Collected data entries
# # #

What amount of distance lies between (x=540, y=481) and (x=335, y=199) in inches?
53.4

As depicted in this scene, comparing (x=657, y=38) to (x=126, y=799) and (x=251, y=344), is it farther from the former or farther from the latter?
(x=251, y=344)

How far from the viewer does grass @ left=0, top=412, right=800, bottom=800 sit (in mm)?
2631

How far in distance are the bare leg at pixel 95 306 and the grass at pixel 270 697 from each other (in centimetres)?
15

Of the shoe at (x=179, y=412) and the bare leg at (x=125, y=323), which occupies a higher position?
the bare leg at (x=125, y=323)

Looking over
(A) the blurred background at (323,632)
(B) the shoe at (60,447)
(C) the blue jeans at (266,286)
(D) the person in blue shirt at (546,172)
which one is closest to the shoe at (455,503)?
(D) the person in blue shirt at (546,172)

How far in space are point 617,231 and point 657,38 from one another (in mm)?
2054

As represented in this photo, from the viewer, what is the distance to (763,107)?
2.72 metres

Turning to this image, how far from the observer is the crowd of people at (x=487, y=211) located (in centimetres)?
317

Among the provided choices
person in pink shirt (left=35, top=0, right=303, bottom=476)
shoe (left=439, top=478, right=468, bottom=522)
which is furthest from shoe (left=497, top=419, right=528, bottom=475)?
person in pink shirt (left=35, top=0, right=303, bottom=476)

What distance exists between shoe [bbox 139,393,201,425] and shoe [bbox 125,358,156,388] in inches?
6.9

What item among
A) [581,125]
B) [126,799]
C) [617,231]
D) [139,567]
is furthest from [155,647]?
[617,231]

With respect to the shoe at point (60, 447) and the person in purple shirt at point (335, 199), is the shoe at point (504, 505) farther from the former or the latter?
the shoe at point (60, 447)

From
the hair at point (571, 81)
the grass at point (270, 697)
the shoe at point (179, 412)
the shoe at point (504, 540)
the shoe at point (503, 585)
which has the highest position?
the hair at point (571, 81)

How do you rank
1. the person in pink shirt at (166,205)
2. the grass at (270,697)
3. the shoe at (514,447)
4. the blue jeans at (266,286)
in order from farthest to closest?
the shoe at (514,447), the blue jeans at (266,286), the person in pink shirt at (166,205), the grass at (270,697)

# # #

== Given exercise ==
Print the records again word for word, from the line containing "What item among" through the last line of the records, with both of those lines included.

== Written response ==
What item among
A) [581,125]
B) [126,799]
C) [617,231]
D) [139,567]
is furthest from [155,647]?
[617,231]

With respect to the shoe at point (60, 447) and the person in purple shirt at point (335, 199), is the shoe at point (504, 505) farther from the former or the latter?
the shoe at point (60, 447)

From
the hair at point (571, 81)
the grass at point (270, 697)
the shoe at point (179, 412)
the shoe at point (504, 540)
the shoe at point (503, 585)
which has the highest position?
the hair at point (571, 81)

How do you rank
1. the person in pink shirt at (166,205)
2. the grass at (270,697)
3. the shoe at (514,447)
4. the blue jeans at (266,286)
in order from farthest to closest?
the shoe at (514,447), the blue jeans at (266,286), the person in pink shirt at (166,205), the grass at (270,697)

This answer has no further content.